→ **What is asked**:
Return the listing below exactly, with the pictures dropped.

* start Entries *

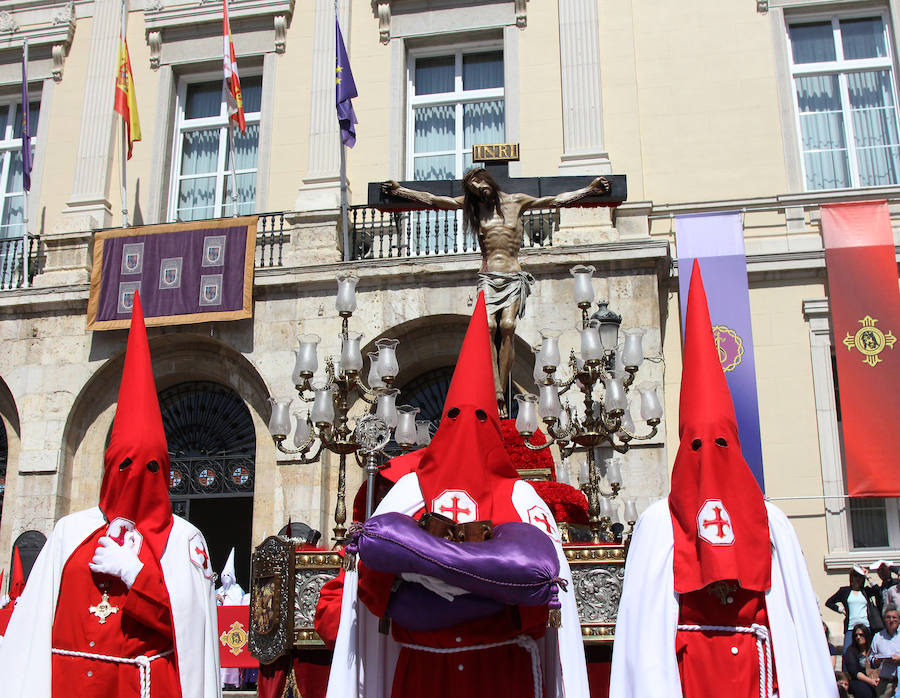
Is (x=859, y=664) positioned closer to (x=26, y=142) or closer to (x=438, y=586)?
(x=438, y=586)

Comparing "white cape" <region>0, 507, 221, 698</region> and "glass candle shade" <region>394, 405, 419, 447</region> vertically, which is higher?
"glass candle shade" <region>394, 405, 419, 447</region>

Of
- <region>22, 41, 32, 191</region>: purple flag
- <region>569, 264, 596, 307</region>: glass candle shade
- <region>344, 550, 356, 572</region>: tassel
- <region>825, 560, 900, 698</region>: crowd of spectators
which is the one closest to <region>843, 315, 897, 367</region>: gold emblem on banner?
<region>825, 560, 900, 698</region>: crowd of spectators

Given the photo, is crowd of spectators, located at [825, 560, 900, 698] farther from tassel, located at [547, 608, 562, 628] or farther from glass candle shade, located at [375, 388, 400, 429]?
tassel, located at [547, 608, 562, 628]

* end Entries *

→ **Expected output**:
Is (x=859, y=664) positioned closer to (x=26, y=142) or closer to (x=438, y=586)?
(x=438, y=586)

Comparing "white cape" <region>0, 507, 221, 698</region> and "glass candle shade" <region>394, 405, 419, 447</region> vertically, which is higher?
"glass candle shade" <region>394, 405, 419, 447</region>

Of
- <region>22, 41, 32, 191</region>: purple flag
- <region>569, 264, 596, 307</region>: glass candle shade
- <region>344, 550, 356, 572</region>: tassel
- <region>825, 560, 900, 698</region>: crowd of spectators
which is the one closest to <region>843, 315, 897, 367</region>: gold emblem on banner?
<region>825, 560, 900, 698</region>: crowd of spectators

Given the photo, is crowd of spectators, located at [825, 560, 900, 698] farther from tassel, located at [547, 608, 562, 628] or farther from glass candle shade, located at [375, 388, 400, 429]?
tassel, located at [547, 608, 562, 628]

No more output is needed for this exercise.